Louisa de Rothschild (née Montefiore), Lady de Rothschild (28 May 1821 – 22 September 1910), was an Anglo-Jewish philanthropist, and founding member of the Union of Jewish Women.

== Family ==
Born on 28 May 1821 in London, England, Lady de Rothschild was the daughter of Abraham Joseph Eliaz Montefiore of Stamford Hill, and his wife Henrietta Montefiore, the daughter of Mayer Amschel Rothschild. She had three full siblings and a half-sister.

She married Sir Anthony de Rothschild, 1st Baronet of Tring Park in 1840, the son of Nathan Mayer Rothschild and Hanna Barent Rothschild. They had two daughters: Constance and Annie Henrietta.

Constance became Constance Flower, Lady Battersea on her marriage to Liberal politician and property developer Cyril Flower, 1st Baron Battersea and Overstrand. They had no children, and in 1902, Lord Battersea was embroiled in a major homosexual scandal that was suppressed by the Balfour Government.

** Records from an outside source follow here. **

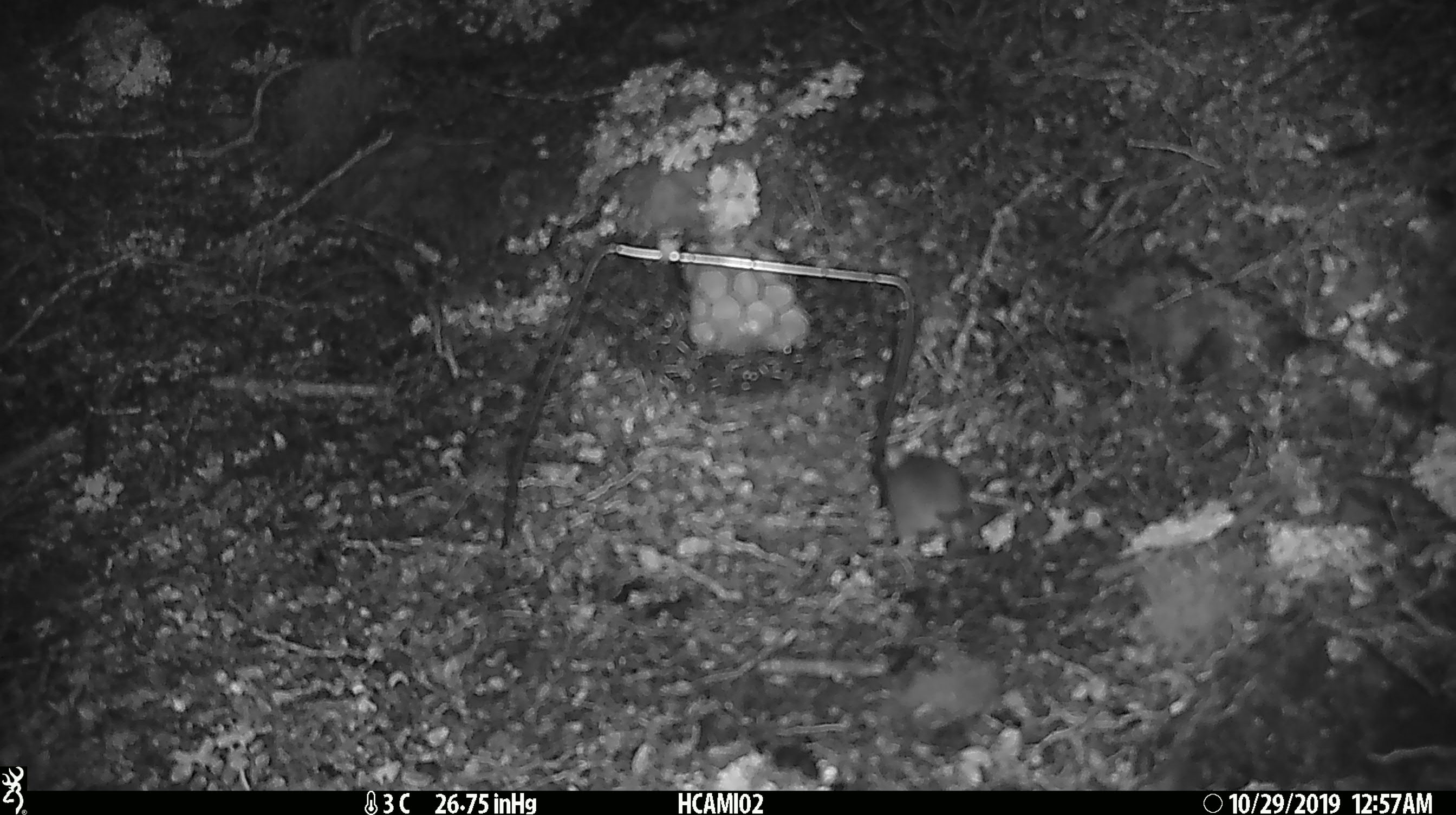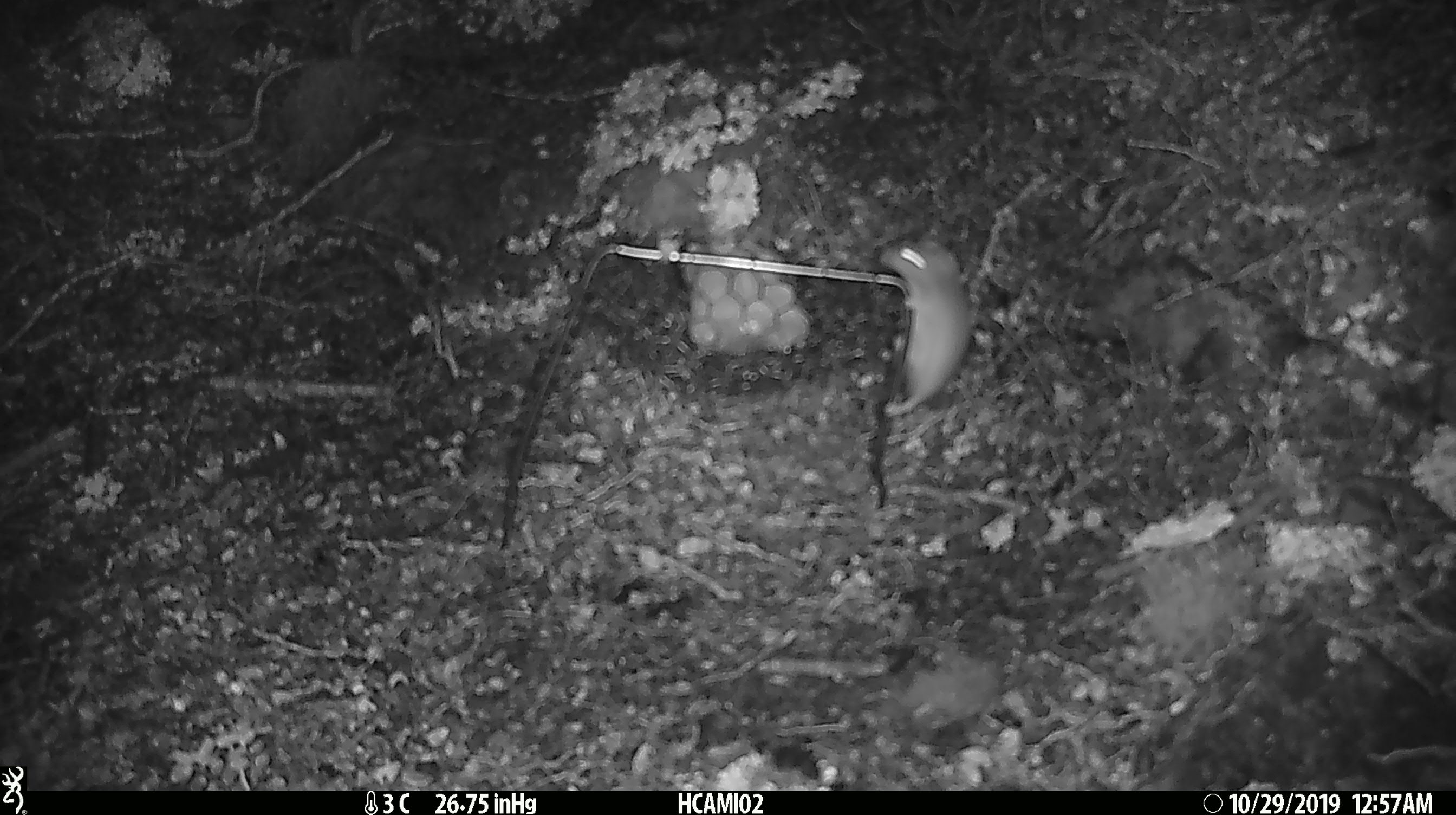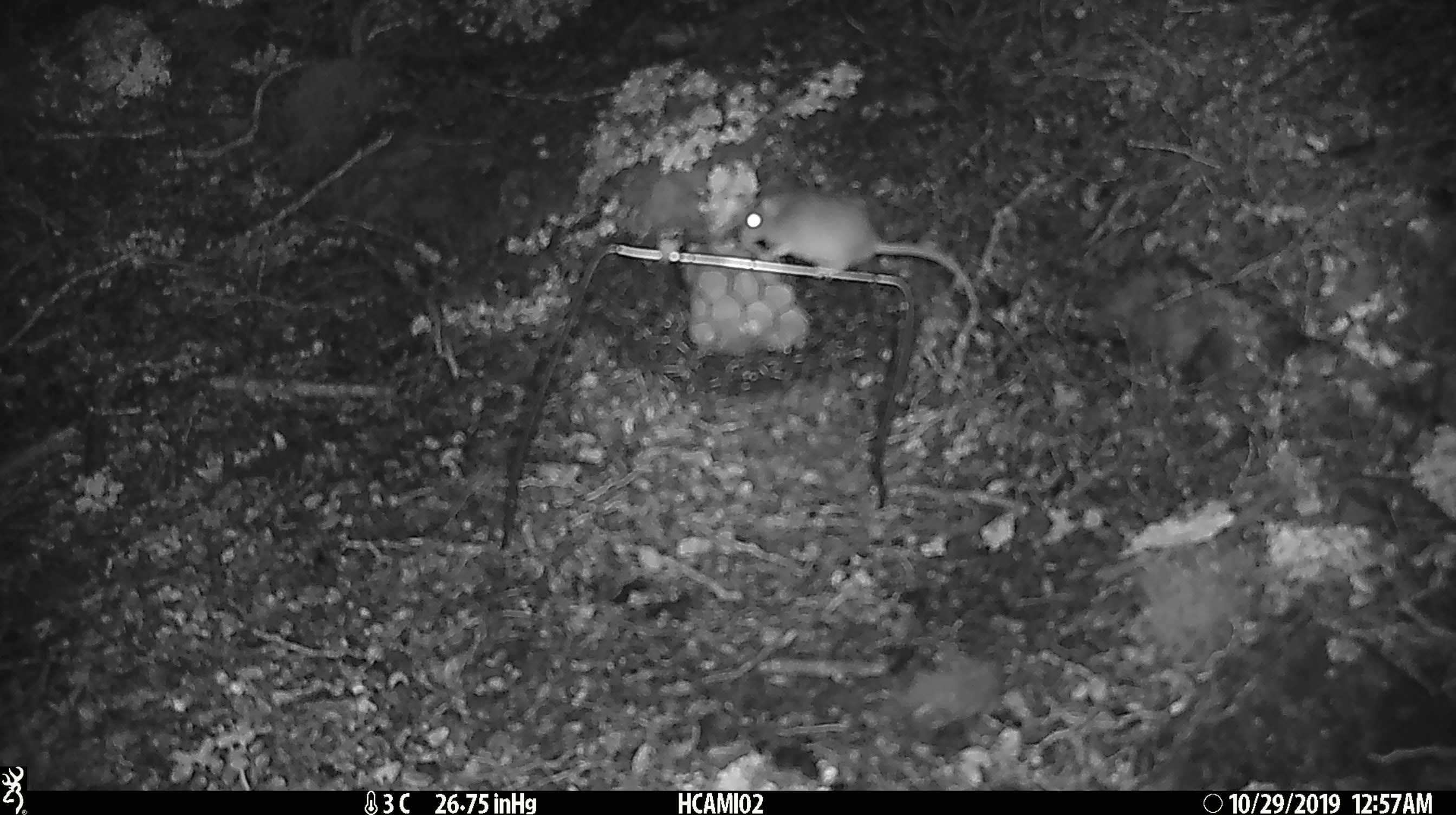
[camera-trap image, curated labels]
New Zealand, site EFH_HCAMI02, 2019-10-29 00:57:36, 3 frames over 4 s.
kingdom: Animalia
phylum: Chordata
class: Mammalia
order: Rodentia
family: Muridae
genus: Mus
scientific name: Mus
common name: mouse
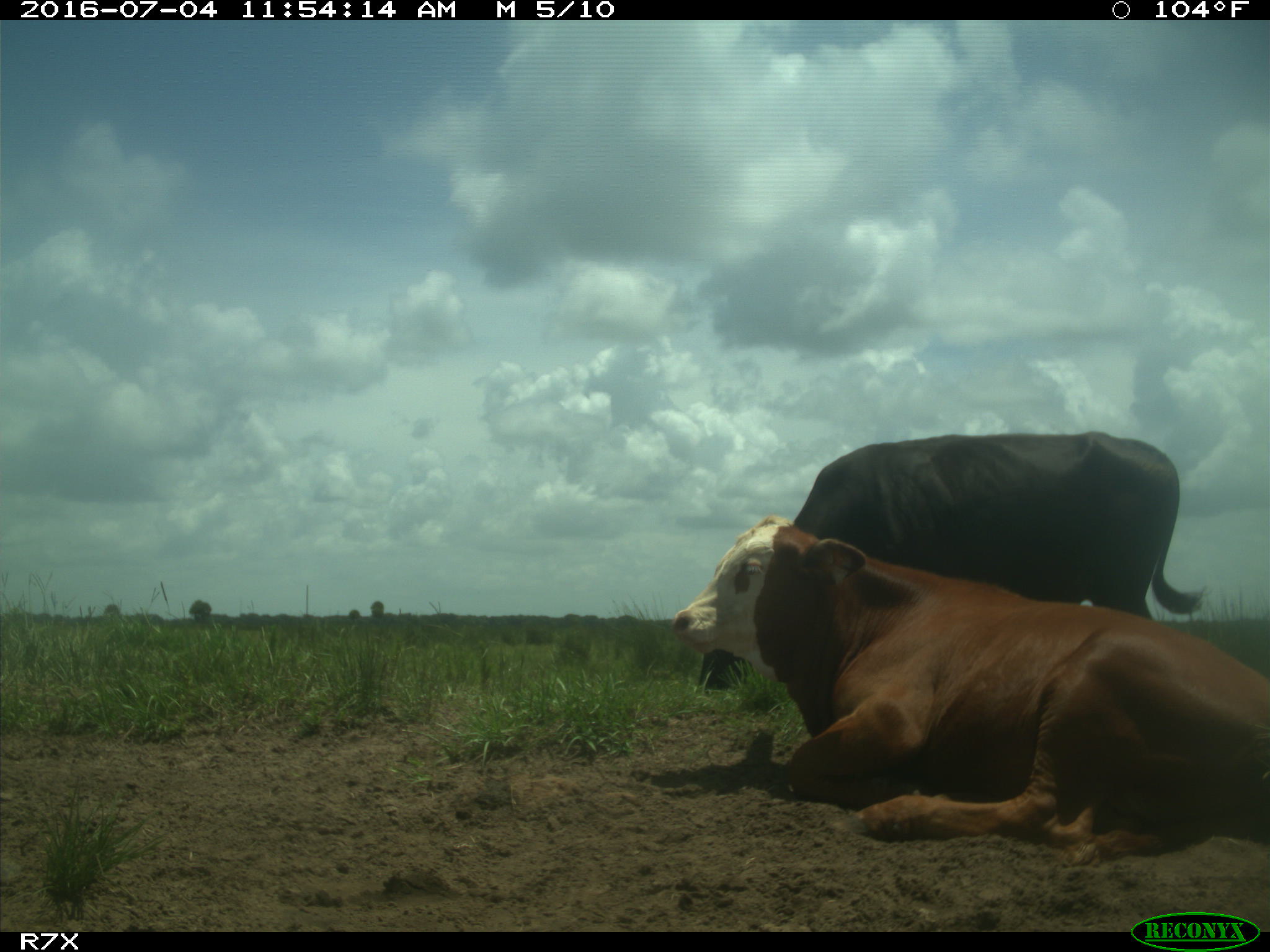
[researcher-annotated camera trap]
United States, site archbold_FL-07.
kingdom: Animalia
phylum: Chordata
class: Mammalia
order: Artiodactyla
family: Bovidae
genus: Bos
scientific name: Bos taurus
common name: domestic cow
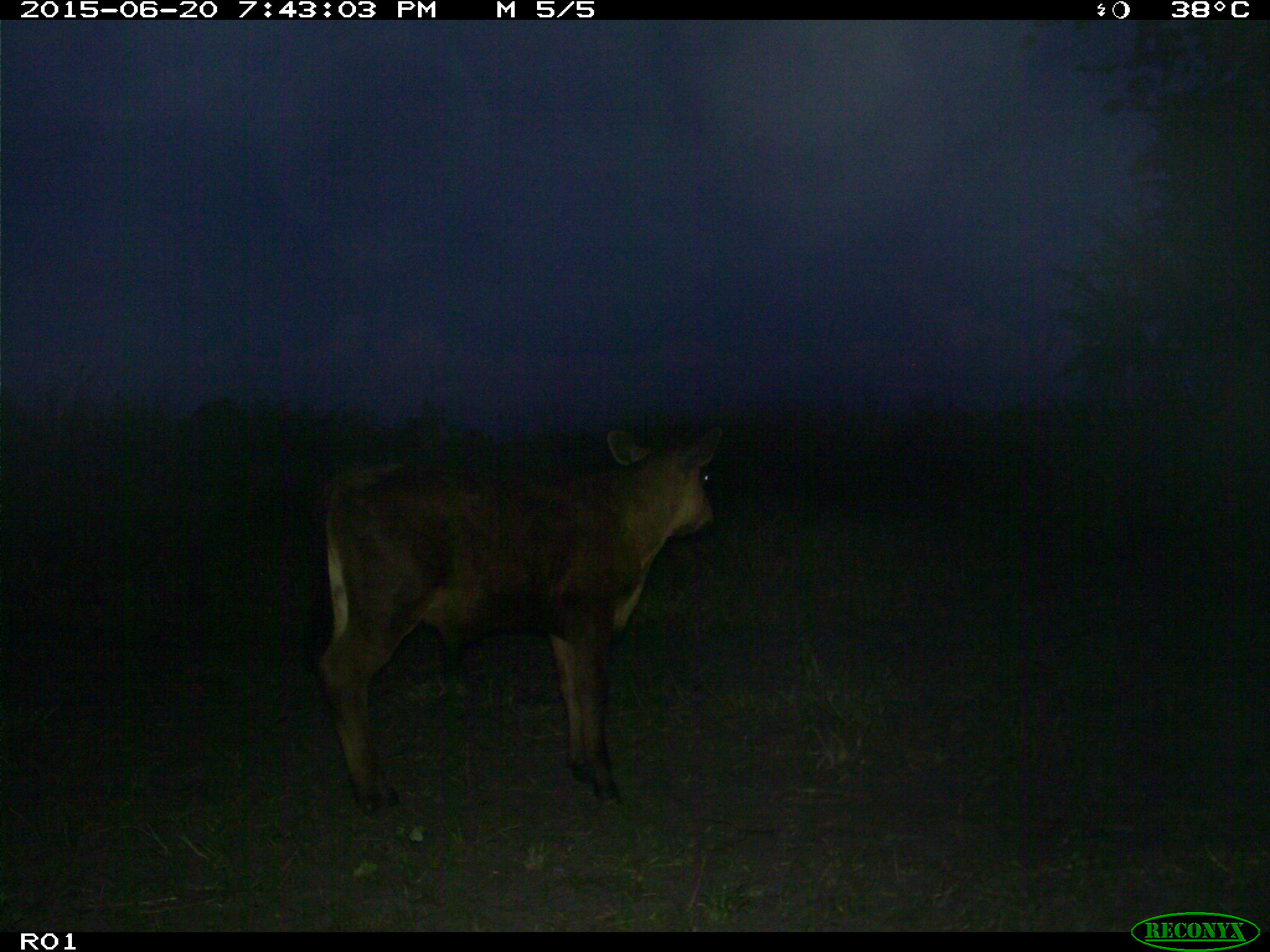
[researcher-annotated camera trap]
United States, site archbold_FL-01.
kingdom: Animalia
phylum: Chordata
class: Mammalia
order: Artiodactyla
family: Bovidae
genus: Bos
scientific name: Bos taurus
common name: domestic cow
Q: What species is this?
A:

Annie Henrietta married the politician Hon. Eliot Constantine Yorke (1843–1878), son of Charles Yorke, 4th Earl of Hardwicke.

== Philanthropy ==
Lady de Rothschild was influential and able to push conventions that traditionally bound Jewish women at the time. She founded the first independent Jewish women's philanthropic associations in England, the Jewish Ladies' Benevolent Loan Society and the Ladies' Visiting Society in London in 1840.

In 1885, Lady de Rothschild and Helen Lucas jointly paid for the cost of a nurse to work among the poor who were Jewish. Lucas would pay for two more in 1891 and 1892 and they were encouraged to use a traditional common sense approach to the help and sympathy they offered. Lucas believed that relief workers should give little priority to statistics or paperwork.

== Death ==
Lady de Rothschild died in 1910 at Aston Clinton House, Aylesbury, England. She was buried in the Willesden United Synagogue Cemetery in Brent, London.